If the firm’s tax rate is 30%, what discount rate should you use to evaluate the equipment purchase?

as a member of the finance Department of Ranch Manufacturing, your boss has asked you to compute the appropriate discount rate to use when evaluating the purchase of new packaging equipment for the plant. Under the assumption that the firm’s present capital structure reflects the appropriate mix of capital sources for the firm, you have determined the market value of the firm’s capital structure as follows:

Source of capital Market value
Bonds $400, 000
Preference shares $2000, 000
Ordinary shares $6000, 000

To finance the purchase, Ranch Manufacturing will sell 10 –year bonds paying interest at a rate of 8% per year (with semi-annual payments) at the market price of $1050. Preference shares paying a $2.00,
dividend can be sold for $25. Ordinary shares for Ranch Manufacturing are currently selling for $55 each and the firm paid a $3 dividend last year.
Dividends are expected to continue growing at a rate of 5% per year into the indefinite future.
If the firm’s tax rate is 30%, what discount rate should you use to evaluate the equipment purchase?

To determine the appropriate discount rate to use when evaluating the purchase of new packaging equipment for Ranch Manufacturing, we need to calculate the cost of each source of capital. Let's start by computing the cost of each capital source:

1. Cost of Bonds:
The market value of the bonds is given as $400,000. Since the bonds pay interest semi-annually, we need to adjust the interest rate accordingly. The annual interest rate is 8%, so the semi-annual interest rate is (8% / 2) = 4%.

-- -- --

_Exercise 1_
In the Ranch Manufacturing passage, at what price are the firm's ordinary shares currently selling?
_Exercise 2_
Please resume the Ranch Manufacturing passage right after its last sentence.
You won't need the rows.

_Data supplied_
-- -- --

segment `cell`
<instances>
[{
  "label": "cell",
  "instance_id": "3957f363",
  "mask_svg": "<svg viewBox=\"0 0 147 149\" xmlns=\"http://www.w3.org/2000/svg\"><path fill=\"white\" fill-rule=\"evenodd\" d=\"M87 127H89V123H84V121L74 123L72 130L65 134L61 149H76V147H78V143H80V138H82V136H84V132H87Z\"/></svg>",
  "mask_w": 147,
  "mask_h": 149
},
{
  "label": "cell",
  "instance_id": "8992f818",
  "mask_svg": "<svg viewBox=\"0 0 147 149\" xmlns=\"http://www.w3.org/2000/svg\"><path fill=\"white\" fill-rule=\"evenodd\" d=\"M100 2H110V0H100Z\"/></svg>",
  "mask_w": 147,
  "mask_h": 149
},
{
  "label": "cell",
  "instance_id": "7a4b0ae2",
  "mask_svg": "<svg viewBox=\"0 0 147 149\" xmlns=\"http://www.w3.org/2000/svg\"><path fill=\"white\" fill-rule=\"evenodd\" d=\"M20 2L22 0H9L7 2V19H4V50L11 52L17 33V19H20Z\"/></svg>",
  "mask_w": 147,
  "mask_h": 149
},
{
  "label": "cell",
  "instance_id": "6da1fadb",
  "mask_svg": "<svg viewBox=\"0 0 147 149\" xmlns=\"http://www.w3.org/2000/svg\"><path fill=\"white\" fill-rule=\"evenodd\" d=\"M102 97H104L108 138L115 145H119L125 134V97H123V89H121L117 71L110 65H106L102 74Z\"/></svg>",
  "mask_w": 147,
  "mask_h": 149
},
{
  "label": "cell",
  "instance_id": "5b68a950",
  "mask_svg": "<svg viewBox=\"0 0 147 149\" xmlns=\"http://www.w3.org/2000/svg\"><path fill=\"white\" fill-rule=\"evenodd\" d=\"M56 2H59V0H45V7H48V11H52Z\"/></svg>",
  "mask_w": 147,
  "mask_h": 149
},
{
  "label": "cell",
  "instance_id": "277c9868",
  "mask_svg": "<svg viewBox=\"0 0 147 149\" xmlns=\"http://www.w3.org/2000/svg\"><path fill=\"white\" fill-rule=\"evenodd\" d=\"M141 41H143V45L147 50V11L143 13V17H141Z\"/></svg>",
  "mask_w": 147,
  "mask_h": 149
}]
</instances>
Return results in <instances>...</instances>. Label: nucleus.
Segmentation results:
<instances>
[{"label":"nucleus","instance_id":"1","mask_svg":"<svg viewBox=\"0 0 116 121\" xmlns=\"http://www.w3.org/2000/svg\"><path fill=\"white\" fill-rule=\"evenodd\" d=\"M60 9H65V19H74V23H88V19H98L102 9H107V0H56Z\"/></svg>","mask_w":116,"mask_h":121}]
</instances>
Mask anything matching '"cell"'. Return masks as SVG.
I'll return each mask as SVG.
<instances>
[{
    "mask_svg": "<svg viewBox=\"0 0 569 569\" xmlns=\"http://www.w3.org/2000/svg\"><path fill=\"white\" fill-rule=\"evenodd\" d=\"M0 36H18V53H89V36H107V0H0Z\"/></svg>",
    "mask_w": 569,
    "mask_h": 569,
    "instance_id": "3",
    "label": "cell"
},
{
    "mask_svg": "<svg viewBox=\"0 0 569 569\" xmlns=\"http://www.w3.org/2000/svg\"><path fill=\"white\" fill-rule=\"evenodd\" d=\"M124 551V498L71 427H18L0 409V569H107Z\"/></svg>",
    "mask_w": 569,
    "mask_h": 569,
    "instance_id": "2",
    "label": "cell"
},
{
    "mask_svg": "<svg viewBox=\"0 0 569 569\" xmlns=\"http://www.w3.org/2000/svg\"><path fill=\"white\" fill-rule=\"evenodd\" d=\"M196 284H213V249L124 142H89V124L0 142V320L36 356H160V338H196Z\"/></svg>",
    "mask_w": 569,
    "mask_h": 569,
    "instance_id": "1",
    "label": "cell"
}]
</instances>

-- -- --

_Written answer 1_
$55 each.

_Written answer 2_
The market price of the bonds is $1050. To calculate the annual coupon payment, we multiply the face value of the bonds by the semi-annual interest rate:
Coupon payment = Face value * Semi-annual interest rate = $1000 * 4% = $40
The cost of the bonds is the coupon payment divided by the market price of the bonds:
Cost of bonds = Coupon payment / Market price of bonds = $40 / $1050 ≈ 0.0381 or 3.81%

2. Cost of Preference Shares:
The market value of the preference shares is given as $2,000,000. The dividend payment per preference share is $2. The cost of preference shares is the dividend payment divided by the market price of preference shares:
Cost of preference shares = Dividend payment / Market price of preference shares = $2 / $25 = 0.08 or 8%

3. Cost of Ordinary Shares:
The market value of the ordinary shares is given as $6,000,000. The dividend paid last year was $3. The dividend growth rate is given as 5% per year. To calculate the dividend expected for the current year, we multiply the previous year's dividend by (1 + growth rate):
Dividend expected this year = Previous year's dividend * (1 + Growth rate) = $3 * (1 + 5%) = $3 * 1.05 = $3.15
The cost of ordinary shares can be calculated using the dividend discount model (DDM):
Cost of ordinary shares = Dividend expected this year / Market price of ordinary shares = $3.15 / $55 ≈ 0.057 or 5.7%

Next, we need to calculate the weighted average cost of capital (WACC) by weighting each cost of capital by the respective market value of the capital source:

WACC = (Weight of bonds * Cost of bonds) + (Weight of preference shares * Cost of preference shares) + (Weight of ordinary shares * Cost of ordinary shares)

To calculate the weights, we divide the market value of each capital source by the total market value of the firm's capital structure:

Weight of bonds = Market value of bonds / Total market value of capital structure
= $400,000 / ($400,000 + $2,000,000 + $6,000,000) ≈ 0.05 or 5%
Weight of preference shares = Market value of preference shares / Total market value of capital structure
= $2,000,000 / ($400,000 + $2,000,000 + $6,000,000) ≈ 0.25 or 25%
Weight of ordinary shares = Market value of ordinary shares / Total market value of capital structure
= $6,000,000 / ($400,000 + $2,000,000 + $6,000,000) ≈ 0.75 or 75%

Now we can calculate the WACC:

WACC = (0.05 * 3.81%) + (0.25 * 8%) + (0.75 * 5.7%)

Finally, we multiply the WACC by (1 - Tax rate) to account for the tax advantage of debt financing:

Discount rate = WACC * (1 - Tax rate)

Substituting the given tax rate of 30%:

Discount rate = WACC * (1 - 0.30)

Now you can calculate the discount rate by substituting the values calculated above into the equation.